The Convenient Myth About China
Whenever African or Asian debt comes up in Western policy conversations, China appears reliably as the villain — the debt-trap diplomat, the predatory lender dangling infrastructure loans to seize ports. It makes for a clean narrative. It also obscures the data. In Kenya, debts owed to multilateral lenders like the IMF and World Bank are nearly twice those owed to all bilateral creditors combined. In Sri Lanka, the debt crisis was primarily driven by high-interest sovereign bonds sold to Western private investors — not Chinese banks. The 2023 expert consensus, per the Associated Press, was that Chinese lending was “far too haphazard and sloppy” to constitute coordinated debt-trap strategy.
Blaming China for the Global South’s debt crisis is not analysis. It is a distraction — one that happens to serve the institutions whose lending model actually requires scrutiny.
So What Would Reform Actually Look Like?
Economists and civil society groups have been making the same arguments for decades, and they are worth repeating plainly. Voting reform at the IMF is essential — the current system, in which economic size determines voice, means the countries most affected by IMF decisions have the least power to shape them. The surcharge mechanism — which charges already-distressed countries extra interest when they borrow heavily — should be abolished; it is indefensible. Debt sustainability analyses need independent oversight rather than being conducted by the same institution that profits from continued lending. And conditions tied to loans need human rights impact assessments before implementation, not after people are already dying in the streets.

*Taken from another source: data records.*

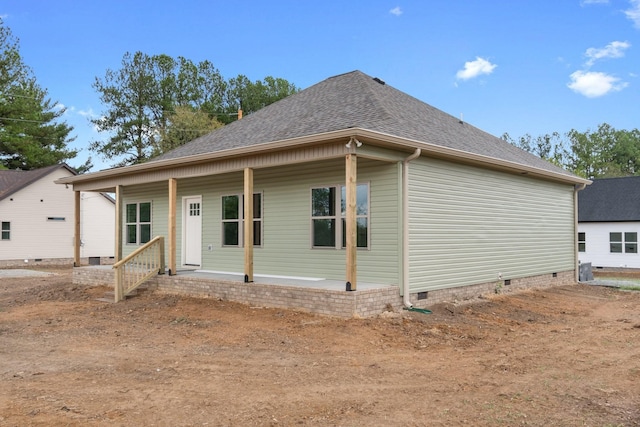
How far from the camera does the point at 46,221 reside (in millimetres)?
26281

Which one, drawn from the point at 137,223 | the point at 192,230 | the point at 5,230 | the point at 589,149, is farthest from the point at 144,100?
the point at 589,149

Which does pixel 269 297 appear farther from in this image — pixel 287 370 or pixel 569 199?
pixel 569 199

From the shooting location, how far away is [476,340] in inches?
308

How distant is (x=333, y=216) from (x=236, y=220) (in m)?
3.22

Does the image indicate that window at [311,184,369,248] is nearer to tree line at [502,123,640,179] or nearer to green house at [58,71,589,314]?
green house at [58,71,589,314]

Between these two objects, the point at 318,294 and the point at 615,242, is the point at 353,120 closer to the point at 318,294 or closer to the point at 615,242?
the point at 318,294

None of this is radical. All of it is resisted.
Thomas Sankara called debt a weapon of recolonization in 1987. He was right, and he was killed. Four decades later, young people in Nairobi marched through tear gas carrying signs that said the same thing — in English, for a global audience that was watching on their phones. That the IMF’s response was to approve another disbursement and call the economy resilient tells you everything you need to know about who the institution is actually designed to serve.
The lender of last resort, it turns out, is not interested in being the lender of only once.